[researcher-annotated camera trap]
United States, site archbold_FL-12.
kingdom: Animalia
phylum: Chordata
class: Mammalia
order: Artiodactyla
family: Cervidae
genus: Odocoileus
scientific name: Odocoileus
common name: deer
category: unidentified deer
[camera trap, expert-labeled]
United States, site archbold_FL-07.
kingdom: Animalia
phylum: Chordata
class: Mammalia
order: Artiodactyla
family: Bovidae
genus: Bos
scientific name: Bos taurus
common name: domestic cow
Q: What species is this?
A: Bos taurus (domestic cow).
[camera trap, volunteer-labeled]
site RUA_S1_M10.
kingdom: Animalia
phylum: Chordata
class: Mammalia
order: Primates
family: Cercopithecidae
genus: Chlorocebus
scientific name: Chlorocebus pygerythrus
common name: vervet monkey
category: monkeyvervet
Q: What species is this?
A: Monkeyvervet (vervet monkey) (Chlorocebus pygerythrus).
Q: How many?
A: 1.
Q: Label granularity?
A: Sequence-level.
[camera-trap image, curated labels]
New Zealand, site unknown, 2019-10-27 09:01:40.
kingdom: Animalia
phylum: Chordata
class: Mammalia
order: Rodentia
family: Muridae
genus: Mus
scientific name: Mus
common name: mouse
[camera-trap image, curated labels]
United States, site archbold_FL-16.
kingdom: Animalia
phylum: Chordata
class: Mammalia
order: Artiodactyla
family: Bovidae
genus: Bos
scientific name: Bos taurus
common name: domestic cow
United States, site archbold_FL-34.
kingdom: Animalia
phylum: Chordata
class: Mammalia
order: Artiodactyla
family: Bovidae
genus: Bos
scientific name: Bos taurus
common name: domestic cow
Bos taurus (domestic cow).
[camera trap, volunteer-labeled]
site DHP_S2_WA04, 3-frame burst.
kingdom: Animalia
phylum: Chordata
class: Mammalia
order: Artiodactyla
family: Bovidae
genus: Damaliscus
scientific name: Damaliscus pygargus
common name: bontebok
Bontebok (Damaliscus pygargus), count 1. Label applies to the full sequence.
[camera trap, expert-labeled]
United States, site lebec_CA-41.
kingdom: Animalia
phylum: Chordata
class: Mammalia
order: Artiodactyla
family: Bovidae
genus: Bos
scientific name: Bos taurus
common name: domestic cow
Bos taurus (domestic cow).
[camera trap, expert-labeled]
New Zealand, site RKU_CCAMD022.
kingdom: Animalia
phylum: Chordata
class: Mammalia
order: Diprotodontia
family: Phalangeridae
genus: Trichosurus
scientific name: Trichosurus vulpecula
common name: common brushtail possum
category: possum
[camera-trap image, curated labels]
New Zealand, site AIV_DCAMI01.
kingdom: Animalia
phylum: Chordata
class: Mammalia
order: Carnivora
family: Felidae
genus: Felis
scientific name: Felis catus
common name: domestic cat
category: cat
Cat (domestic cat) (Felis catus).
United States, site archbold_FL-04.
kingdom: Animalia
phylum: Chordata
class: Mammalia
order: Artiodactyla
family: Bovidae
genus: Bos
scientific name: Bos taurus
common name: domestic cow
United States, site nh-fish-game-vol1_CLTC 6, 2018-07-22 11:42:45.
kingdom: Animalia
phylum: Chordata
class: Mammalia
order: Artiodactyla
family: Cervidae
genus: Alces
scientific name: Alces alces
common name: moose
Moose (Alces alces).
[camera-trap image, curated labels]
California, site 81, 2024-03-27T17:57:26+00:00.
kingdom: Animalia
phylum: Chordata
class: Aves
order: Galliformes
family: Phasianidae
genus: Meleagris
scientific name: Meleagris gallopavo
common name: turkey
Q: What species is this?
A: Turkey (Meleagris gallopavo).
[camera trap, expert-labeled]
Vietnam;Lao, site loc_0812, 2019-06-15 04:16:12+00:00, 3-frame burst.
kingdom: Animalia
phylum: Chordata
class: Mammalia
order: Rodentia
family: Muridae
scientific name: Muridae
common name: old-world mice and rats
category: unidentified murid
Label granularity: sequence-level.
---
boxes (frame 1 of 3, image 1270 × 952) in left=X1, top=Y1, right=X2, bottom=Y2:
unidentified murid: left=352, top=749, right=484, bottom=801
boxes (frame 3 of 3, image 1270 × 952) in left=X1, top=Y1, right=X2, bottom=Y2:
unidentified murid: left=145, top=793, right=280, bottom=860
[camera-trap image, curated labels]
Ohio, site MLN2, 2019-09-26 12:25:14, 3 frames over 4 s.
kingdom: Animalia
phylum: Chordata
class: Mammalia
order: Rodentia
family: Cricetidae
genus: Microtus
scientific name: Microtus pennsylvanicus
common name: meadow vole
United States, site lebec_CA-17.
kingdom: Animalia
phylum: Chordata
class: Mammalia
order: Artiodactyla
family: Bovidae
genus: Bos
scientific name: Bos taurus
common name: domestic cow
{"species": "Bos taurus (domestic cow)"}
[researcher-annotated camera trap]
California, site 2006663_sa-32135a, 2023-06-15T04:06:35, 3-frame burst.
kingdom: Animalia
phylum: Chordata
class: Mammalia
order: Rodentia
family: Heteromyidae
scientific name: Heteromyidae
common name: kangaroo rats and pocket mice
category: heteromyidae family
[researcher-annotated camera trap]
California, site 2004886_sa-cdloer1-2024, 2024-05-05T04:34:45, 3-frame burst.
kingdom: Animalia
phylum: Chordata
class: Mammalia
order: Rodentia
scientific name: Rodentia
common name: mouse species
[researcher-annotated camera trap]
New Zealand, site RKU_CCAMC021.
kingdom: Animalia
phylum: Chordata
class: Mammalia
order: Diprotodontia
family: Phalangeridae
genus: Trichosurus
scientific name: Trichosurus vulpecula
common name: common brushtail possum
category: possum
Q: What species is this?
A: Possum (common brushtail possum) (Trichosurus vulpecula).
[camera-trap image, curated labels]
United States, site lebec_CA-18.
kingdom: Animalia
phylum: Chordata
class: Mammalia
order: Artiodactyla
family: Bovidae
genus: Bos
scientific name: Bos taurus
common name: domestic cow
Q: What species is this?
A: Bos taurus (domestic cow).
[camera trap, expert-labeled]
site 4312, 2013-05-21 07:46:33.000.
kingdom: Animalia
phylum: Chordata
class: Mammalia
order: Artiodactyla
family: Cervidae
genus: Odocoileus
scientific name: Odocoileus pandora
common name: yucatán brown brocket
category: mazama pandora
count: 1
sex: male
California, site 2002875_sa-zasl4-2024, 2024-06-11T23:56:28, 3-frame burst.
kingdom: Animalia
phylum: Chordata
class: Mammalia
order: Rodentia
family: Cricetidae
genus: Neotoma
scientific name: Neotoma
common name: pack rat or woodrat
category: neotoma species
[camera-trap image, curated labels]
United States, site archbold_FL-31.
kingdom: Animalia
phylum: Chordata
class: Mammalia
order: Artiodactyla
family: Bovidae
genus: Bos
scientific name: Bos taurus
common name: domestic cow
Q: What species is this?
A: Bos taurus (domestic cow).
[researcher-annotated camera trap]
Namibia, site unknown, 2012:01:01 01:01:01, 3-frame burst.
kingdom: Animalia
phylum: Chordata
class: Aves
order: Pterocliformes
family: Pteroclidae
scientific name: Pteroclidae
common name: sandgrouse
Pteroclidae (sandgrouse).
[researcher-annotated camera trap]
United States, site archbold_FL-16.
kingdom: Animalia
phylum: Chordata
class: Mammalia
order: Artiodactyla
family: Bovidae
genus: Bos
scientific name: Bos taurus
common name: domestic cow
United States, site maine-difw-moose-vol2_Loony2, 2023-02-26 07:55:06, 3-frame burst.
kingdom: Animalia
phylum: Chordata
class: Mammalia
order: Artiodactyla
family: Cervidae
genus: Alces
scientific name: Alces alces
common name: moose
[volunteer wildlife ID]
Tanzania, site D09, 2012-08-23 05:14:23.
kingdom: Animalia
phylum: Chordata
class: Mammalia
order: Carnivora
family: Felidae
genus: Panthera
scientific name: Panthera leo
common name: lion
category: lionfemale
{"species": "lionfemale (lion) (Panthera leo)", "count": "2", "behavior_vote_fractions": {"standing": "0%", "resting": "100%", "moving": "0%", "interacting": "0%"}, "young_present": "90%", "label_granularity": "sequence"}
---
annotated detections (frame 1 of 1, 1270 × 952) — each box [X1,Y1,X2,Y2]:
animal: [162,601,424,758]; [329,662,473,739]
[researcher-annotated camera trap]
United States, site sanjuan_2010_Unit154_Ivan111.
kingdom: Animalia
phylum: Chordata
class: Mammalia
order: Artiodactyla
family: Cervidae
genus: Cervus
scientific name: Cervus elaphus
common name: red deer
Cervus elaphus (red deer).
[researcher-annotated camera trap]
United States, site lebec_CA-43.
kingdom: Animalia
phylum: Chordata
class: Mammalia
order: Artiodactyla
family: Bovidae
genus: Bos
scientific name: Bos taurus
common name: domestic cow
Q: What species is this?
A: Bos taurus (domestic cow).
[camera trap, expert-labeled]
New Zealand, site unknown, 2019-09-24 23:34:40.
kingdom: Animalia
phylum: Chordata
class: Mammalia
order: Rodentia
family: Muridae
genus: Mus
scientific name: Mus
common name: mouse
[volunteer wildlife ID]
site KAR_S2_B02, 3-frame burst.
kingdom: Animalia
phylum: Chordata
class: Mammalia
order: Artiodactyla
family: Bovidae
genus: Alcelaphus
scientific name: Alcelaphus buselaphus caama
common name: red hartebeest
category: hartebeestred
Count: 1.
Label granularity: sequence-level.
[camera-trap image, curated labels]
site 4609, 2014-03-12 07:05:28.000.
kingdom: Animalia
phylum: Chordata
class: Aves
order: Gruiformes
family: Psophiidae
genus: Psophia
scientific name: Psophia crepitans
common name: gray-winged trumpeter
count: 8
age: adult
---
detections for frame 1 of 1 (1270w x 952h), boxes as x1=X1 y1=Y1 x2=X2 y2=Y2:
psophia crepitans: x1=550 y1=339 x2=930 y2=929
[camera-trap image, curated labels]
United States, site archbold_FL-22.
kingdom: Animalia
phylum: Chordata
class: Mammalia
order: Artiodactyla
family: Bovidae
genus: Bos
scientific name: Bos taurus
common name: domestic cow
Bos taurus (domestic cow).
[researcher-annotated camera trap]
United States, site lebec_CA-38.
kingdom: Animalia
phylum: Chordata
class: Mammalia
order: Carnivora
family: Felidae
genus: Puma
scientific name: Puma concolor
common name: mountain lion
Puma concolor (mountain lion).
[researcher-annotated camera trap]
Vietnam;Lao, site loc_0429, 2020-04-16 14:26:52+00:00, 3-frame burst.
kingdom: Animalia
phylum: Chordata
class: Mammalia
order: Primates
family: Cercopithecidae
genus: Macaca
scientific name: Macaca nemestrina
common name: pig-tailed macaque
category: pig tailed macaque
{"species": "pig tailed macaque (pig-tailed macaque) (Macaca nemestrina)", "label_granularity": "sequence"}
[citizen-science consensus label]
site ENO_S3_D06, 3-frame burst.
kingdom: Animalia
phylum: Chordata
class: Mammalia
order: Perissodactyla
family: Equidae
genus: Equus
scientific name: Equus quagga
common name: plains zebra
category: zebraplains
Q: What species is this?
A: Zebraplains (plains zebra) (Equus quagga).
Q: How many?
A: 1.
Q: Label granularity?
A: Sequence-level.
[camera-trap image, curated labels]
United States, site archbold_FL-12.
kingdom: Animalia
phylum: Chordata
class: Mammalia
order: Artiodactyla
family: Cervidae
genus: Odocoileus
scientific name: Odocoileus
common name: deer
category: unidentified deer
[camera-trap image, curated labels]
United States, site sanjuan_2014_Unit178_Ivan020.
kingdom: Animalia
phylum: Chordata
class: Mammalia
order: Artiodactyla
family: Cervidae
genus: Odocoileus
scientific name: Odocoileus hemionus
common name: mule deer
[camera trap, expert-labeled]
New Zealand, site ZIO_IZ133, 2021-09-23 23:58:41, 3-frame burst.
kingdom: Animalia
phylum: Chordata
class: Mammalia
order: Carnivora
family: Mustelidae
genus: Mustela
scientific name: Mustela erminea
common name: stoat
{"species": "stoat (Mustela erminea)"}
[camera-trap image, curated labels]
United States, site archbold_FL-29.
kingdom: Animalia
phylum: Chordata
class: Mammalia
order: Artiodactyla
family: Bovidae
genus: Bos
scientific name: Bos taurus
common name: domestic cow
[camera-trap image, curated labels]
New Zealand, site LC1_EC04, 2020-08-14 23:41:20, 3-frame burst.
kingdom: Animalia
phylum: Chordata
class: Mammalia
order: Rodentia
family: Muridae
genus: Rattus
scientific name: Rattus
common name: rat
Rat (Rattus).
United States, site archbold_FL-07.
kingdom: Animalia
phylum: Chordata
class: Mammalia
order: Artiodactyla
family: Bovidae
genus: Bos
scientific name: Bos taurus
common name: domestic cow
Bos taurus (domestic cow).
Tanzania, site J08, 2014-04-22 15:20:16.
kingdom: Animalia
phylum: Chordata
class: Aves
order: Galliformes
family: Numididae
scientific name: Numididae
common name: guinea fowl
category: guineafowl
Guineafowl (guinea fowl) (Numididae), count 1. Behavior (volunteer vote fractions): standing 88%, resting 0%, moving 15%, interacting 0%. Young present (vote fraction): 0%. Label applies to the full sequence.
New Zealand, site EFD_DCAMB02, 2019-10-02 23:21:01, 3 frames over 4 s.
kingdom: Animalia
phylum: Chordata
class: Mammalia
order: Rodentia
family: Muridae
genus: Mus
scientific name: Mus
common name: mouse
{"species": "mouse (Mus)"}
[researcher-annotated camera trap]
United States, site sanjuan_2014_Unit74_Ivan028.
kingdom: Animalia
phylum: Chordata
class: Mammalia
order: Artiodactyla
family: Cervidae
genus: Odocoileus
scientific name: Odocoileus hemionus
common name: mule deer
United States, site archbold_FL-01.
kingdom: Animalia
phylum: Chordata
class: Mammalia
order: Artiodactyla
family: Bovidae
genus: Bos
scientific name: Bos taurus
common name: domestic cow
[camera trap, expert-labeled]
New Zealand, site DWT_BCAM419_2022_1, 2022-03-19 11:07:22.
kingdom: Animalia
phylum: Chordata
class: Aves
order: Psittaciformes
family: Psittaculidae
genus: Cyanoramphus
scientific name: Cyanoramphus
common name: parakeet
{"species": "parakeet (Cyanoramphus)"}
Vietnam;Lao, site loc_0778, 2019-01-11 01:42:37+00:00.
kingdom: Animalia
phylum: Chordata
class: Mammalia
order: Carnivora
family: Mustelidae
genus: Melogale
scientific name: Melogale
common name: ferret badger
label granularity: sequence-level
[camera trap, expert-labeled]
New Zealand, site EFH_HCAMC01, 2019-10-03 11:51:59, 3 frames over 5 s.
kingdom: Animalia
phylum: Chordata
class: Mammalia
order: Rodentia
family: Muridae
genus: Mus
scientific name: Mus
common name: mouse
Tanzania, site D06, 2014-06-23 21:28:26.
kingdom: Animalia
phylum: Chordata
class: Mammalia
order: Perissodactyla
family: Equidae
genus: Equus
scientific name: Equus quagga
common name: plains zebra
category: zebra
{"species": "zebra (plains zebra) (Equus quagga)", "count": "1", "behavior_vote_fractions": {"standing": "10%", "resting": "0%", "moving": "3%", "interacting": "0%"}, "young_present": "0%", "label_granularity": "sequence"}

*Exercise brief*:
Copy every line of the records above that holds the word "quagga".

*Answer space*:
scientific name: Equus quagga
A: Zebraplains (plains zebra) (Equus quagga).
scientific name: Equus quagga
{"species": "zebra (plains zebra) (Equus quagga)", "count": "1", "behavior_vote_fractions": {"standing": "10%", "resting": "0%", "moving": "3%", "interacting": "0%"}, "young_present": "0%", "label_granularity": "sequence"}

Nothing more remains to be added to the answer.